Between the Anigrus and the mountain from which the Jardanes rises, a meadow and a sepulchre are shown, and the Achææ, which are rocks broken off from the same mountain, above which was situated, as I have said, the city Samos. Samos is not mentioned by any of the authors of Peripli, or Circumnavigations; because perhaps it had been long since destroyed, and perhaps also on account of its position. For the Poseidium is a grove, as I have said, near the sea, a lofty eminence rises above it, situated in front of the present Samicum, where Samos once stood, so that it cannot be seen from the sea.

Here also is the plain called Samicus, from which we may further conjecture that there was once a city Samos.

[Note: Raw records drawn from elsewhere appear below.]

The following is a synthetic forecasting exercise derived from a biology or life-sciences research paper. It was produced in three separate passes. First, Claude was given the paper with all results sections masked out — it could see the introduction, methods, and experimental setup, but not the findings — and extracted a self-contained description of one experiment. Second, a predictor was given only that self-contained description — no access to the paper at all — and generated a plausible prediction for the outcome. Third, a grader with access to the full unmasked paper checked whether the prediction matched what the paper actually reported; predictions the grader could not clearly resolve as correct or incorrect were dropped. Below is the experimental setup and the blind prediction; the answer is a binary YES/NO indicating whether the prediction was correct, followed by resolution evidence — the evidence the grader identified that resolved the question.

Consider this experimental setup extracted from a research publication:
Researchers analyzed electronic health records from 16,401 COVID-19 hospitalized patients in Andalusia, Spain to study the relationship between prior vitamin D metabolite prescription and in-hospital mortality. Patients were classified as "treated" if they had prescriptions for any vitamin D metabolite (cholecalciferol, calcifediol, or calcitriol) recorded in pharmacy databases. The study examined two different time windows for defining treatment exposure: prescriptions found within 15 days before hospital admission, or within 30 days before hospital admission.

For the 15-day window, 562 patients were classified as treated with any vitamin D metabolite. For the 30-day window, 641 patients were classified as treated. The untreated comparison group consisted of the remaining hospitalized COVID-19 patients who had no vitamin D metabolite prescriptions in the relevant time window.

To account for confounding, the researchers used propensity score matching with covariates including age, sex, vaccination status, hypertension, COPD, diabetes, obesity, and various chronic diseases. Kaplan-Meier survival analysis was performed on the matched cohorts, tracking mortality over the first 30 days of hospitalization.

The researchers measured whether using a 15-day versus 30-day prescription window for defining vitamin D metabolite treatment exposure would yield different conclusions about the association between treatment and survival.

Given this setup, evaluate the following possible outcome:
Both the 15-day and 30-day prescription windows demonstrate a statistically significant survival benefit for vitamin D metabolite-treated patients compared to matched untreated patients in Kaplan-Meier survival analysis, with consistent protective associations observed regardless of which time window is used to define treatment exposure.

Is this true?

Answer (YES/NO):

According to the poem Rhadinē, of which Stesichorus seems to have been the author, and which begins in this manner, “‘Come, tuneful Muse, Erato, begin the melodious song, in praise of the lovely Samian youths, sounding the strings of the delightful lyre:’” these youths were natives of this Samos. For he says that Rhadinē being given in marriage to the tyrant, set sail from Samos to Corinth with a westerly wind, and therefore certainly not from the Ionian Samos. By the same wind her brother, who was archi-theorus, arrived at Delphi. Her cousin, who was in love with her, set out after her in a chariot to Corinth. The tyrant put both of them to death, and sent away the bodies in a chariot, but changing his mind, he recalled the chariot, and buried them.